◆ **EXERCISE REQUIREMENTS**:
1/ From the passage on screening-test bias, list every symbol it defines for its notation, and give what each one stands for.
2/ Decide whether each statement below agrees with the passage on screening-test bias. For each one, answer yes or no and quote the words from the passage that settle it.
(a) Procedure codes in EHR data distinguish screening colonoscopy from diagnostic colonoscopy.
(b) The illustration assumes that 58.5 percent of individuals have been screened with colonoscopy in the past 10 years.
(c) Table 1 compares four algorithms for identifying screening examinations.
3/ Write a continuation of the passage on screening-test bias, beginning right after its final sentence.

◆ **SELECTED TEXT**:
..............................

Numerical Examples of Bias in Estimates of Screening Test Utilization
To illustrate the bias arising from imperfect ascertainment of screening-test utilization we introduce the following notation. Let Y represent the true classification of the test with Y = 1 indicating a screening test and Y = 0 indicating a diagnostic test. We assume that Y is unobserved in EHR data but that a proxy is available, denoted Y★. For instance, in the case of colonoscopy, procedure codes do not distinguish colonoscopy performed for screening versus colonoscopy performed to evaluate signs or symptoms (i.e., a diagnostic exam). However, by applying existing algorithms to administrative data it is possible to obtain a predicted probability of screening indication that can then be dichotomized to yield an indicator that the examination was a screening test. In this example, Y★ represents this dichotomized predicted probability. The operating characteristics of Y★ are the sensitivity, Se = P(Y★=1|Y=1), and specificity, Sp= P(Y★=0|Y=0). In studying utilization of cancer screening tests, our objective is to estimate the proportion of the population receiving a screening test, P(Y=1). If we use instead P(Y★=1) as a measure of screening utilization, the difference, P(Y★=1) – P(Y=1), is the bias in our EHR-derived estimate. We can express this bias as a function of the sensitivity and specificity of Y★, P(Y★=1) − P(Y=1) = Se ′ P(Y=1) + (1−Sp) ′ (1−P(Y=1)) −P(Y=1). It can be easily seen that for a test with perfect operating characteristics (sensitivity and specificity equal to 1), P(Y★=1) will be unbiased. The relative impact of sensitivity and specificity on bias will depend on P(Y = 1), which is unknown in practical applications.In Table 1, we illustrate the bias in estimates of screening-colonoscopy utilization when using three different algorithms for identifying screening examinations. Previously, self-report data have been used to estimate screening-colonoscopy utilization.14,15 However, EHR data offer the opportunity to evaluate utilization in a broad population without the bias inherent in self-report. Motivated by estimates of lower endoscopy utilization,15 we assume that the true proportion of individuals who have been screened with colonoscopy in the past 10 years is 58.5 percent. In this setting, bias in screening-colonoscopy utilization ranges from underestimation by 5.7 percentage points to overestimation by 11.6 percentage points.

..............................

◆ **DATA FOR REVIEW**:
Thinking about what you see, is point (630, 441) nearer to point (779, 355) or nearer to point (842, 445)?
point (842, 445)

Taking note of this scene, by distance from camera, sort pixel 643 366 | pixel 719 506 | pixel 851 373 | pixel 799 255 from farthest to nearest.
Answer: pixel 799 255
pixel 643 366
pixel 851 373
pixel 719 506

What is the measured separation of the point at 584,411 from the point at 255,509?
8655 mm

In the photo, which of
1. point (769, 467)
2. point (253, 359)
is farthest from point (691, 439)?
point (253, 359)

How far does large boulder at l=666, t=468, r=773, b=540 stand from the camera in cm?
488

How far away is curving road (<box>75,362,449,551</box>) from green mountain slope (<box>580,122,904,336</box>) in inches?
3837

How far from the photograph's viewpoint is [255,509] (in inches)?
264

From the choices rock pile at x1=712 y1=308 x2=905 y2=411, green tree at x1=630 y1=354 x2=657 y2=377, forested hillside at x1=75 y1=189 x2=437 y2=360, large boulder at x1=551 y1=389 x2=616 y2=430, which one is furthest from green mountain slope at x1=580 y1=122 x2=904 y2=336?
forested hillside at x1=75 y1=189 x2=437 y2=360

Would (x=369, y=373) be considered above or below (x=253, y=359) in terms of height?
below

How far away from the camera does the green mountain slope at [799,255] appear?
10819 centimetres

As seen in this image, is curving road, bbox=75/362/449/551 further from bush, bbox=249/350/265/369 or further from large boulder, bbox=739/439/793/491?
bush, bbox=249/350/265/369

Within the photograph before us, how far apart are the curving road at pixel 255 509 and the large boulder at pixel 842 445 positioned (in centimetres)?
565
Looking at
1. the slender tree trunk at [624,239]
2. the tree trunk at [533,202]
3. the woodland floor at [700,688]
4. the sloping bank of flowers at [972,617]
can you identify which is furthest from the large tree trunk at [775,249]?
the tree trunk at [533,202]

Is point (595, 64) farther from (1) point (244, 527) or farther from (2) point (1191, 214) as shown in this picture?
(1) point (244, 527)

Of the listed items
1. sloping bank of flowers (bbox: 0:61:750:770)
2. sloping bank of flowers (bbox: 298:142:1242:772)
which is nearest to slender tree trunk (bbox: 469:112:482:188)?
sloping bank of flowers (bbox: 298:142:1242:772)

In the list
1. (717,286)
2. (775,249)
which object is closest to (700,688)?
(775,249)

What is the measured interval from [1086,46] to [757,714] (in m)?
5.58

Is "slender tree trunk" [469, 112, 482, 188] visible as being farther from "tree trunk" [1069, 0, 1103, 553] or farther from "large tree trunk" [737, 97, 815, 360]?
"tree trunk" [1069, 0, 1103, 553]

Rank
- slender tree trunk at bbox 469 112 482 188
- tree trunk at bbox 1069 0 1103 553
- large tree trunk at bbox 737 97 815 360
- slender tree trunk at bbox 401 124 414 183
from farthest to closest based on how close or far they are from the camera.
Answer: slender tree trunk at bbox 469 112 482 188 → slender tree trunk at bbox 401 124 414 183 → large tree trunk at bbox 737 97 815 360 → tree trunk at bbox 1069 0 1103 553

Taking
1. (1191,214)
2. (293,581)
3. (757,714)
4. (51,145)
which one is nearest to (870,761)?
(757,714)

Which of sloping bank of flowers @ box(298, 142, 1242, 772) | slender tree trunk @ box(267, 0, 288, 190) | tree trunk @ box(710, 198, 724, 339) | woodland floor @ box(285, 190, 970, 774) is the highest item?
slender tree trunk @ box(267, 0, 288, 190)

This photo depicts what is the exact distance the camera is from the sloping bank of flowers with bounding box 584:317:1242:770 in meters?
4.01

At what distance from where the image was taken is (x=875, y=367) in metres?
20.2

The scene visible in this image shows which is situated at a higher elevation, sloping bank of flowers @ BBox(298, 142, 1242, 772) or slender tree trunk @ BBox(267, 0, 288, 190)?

..............................

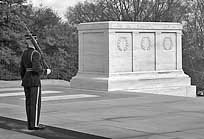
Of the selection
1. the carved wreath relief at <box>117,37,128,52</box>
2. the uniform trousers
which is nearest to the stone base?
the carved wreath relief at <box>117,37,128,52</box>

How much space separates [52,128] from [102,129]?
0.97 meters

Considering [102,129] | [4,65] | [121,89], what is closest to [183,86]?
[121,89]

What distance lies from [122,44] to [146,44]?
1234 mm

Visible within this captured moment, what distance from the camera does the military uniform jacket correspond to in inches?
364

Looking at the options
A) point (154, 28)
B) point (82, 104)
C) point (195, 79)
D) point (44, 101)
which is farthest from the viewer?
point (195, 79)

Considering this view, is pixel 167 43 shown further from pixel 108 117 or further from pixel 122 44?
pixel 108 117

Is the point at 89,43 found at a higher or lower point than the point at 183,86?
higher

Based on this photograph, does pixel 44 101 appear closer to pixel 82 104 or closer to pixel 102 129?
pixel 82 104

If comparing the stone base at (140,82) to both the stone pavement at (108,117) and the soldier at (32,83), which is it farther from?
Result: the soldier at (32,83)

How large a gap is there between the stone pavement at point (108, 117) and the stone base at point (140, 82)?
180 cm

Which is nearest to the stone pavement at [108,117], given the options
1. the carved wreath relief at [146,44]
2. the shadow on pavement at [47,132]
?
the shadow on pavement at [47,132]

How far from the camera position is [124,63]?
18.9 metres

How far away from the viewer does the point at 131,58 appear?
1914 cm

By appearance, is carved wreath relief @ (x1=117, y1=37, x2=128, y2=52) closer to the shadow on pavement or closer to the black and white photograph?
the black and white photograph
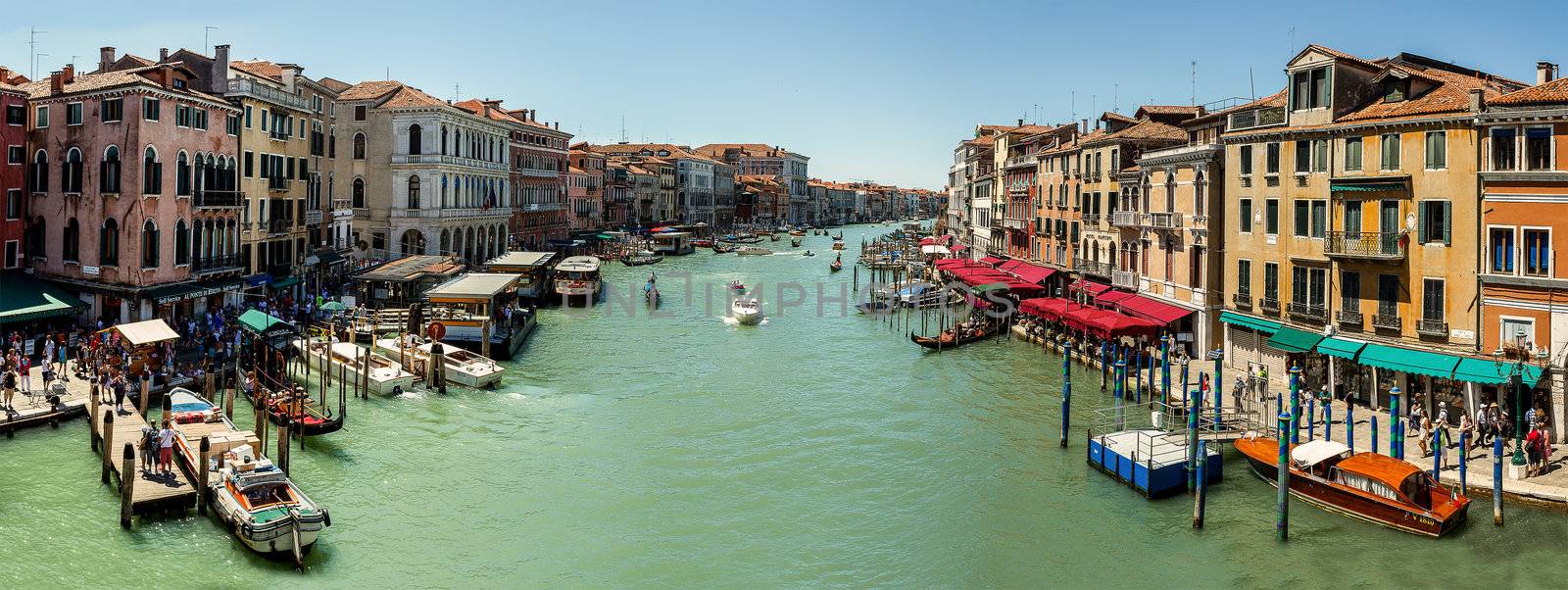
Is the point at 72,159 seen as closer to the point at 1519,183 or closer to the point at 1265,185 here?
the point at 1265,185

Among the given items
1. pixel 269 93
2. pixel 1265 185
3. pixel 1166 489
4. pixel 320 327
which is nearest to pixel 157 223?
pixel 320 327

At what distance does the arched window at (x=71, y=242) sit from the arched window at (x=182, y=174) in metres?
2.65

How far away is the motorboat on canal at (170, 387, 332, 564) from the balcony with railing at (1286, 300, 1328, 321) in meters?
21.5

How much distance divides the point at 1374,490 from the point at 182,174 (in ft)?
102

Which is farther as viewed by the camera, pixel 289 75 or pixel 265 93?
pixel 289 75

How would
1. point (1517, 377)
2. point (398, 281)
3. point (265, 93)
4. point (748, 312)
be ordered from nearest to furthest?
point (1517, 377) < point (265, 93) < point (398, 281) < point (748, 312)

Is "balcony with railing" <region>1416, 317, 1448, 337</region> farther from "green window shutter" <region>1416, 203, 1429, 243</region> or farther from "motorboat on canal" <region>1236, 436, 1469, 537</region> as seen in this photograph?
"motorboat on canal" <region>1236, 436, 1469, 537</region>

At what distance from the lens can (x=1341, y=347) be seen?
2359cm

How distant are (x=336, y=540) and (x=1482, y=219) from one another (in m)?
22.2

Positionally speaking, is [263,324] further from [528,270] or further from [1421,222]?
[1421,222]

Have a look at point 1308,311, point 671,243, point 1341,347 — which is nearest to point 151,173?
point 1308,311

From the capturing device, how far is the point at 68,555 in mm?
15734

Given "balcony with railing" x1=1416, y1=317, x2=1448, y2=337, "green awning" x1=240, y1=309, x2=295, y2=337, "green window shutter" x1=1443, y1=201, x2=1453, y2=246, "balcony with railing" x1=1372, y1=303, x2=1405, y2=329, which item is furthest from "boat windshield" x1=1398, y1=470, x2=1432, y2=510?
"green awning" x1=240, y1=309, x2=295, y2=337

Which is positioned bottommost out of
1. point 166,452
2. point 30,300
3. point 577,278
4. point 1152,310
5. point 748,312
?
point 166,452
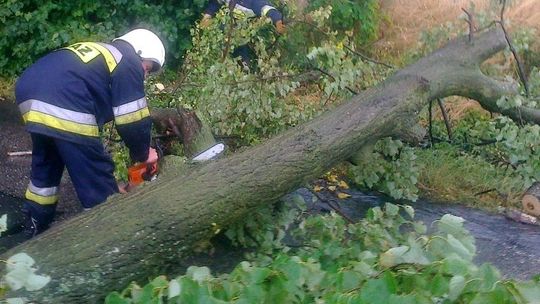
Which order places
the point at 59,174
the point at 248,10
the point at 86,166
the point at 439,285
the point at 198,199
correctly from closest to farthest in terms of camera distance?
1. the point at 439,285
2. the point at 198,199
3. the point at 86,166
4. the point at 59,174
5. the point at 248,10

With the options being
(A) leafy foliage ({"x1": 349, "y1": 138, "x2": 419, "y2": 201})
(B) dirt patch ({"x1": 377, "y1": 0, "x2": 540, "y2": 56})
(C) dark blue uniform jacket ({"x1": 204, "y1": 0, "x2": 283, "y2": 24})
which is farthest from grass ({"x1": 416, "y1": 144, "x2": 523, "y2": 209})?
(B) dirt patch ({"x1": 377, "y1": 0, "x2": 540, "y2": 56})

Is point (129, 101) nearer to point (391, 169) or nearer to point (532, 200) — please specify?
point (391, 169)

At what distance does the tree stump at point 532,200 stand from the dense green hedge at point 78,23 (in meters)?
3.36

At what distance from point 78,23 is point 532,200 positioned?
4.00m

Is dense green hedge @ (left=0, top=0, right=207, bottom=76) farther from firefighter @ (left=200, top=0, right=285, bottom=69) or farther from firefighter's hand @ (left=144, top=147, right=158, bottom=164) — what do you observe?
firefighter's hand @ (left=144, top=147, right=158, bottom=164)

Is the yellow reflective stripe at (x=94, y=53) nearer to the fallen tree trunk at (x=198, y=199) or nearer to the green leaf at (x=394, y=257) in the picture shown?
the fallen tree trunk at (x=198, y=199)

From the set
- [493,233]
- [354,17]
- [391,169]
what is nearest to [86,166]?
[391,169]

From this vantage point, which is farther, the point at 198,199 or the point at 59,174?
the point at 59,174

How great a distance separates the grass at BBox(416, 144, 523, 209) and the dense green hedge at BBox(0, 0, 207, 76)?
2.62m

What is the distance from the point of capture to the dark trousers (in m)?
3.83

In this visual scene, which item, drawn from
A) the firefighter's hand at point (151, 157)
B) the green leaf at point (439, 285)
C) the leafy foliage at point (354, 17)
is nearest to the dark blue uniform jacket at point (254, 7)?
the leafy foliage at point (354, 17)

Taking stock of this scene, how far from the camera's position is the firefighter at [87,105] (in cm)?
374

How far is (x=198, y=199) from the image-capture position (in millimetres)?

..............................

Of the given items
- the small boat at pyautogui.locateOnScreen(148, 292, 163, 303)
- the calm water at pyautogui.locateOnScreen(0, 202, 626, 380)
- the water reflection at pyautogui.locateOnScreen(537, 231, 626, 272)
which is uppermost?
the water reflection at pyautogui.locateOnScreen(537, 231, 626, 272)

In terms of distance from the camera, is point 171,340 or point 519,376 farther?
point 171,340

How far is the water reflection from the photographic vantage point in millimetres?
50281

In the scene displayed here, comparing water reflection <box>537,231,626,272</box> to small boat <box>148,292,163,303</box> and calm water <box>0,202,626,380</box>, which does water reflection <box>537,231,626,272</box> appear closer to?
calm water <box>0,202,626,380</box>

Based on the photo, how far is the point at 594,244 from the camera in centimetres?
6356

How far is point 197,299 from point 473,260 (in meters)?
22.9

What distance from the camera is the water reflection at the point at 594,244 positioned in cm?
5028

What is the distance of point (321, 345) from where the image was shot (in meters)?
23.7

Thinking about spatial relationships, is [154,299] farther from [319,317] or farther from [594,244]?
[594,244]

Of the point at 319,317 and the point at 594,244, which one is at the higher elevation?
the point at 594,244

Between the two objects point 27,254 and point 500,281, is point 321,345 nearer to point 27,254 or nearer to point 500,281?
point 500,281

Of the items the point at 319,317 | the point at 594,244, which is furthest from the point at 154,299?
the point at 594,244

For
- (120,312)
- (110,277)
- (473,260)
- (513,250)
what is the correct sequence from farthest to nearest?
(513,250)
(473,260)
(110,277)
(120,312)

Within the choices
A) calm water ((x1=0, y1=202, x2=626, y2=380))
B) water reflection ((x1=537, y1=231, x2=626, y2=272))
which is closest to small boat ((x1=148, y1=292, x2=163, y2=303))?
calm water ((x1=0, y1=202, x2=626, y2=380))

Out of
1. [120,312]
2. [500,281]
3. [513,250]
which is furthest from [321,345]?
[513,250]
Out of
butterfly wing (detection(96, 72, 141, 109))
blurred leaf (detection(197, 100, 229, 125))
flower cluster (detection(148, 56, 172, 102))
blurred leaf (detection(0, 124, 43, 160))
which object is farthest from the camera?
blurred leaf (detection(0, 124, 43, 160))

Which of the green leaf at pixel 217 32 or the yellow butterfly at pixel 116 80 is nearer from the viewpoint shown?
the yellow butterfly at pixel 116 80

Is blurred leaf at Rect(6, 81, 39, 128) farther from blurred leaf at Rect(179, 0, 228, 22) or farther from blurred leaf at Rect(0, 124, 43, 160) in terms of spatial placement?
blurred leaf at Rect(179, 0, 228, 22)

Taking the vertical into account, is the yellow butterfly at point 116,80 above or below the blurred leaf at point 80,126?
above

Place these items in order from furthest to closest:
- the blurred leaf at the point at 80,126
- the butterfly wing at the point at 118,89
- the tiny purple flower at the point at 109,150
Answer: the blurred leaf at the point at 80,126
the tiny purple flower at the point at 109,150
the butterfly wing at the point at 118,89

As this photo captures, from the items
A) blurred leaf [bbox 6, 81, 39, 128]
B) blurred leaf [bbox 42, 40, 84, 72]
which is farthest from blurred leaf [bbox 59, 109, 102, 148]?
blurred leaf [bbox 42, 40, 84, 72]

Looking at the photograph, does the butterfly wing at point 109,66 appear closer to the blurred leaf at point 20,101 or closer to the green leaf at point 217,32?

..............................

◆ **ANSWERS FOR THE TASKS**:
1/
- Y: the true classification of the test, with Y = 1 indicating a screening test and Y = 0 indicating a diagnostic test
- Y★: the proxy for Y that is available in EHR data (for colonoscopy, the dichotomized predicted probability of screening indication)
- Se: the sensitivity of Y★, P(Y★=1|Y=1)
- Sp: the specificity of Y★, P(Y★=0|Y=0)

2/
(a) No: "procedure codes do not distinguish colonoscopy performed for screening versus colonoscopy performed to evaluate signs or symptoms"
(b) Yes: "we assume that the true proportion of individuals who have been screened with colonoscopy in the past 10 years is 58.5 percent"
(c) No: "using three different algorithms for identifying screening examinations"

3/
Table 1.
Estimated Screening Utilization Rates and Bias in Estimated Rates
Sensitivity (%)
Specificity (%)
Estimated Screening Rate (%)
Bias
Colonoscopy utilization, Fisher
90
58
70.1
11.6
Colonoscopy utilization, El-Serag
70.1
71.6
52.8
−5.7
Colonoscopy utilization, Adams
88.5
90.5
55.7
−2.8
Notes: Estimated screening utilization rates and bias in estimated rates relative to a true screening rate of 58.5% using alternative approaches to identifying screening and diagnostic colonoscopies using EHR data.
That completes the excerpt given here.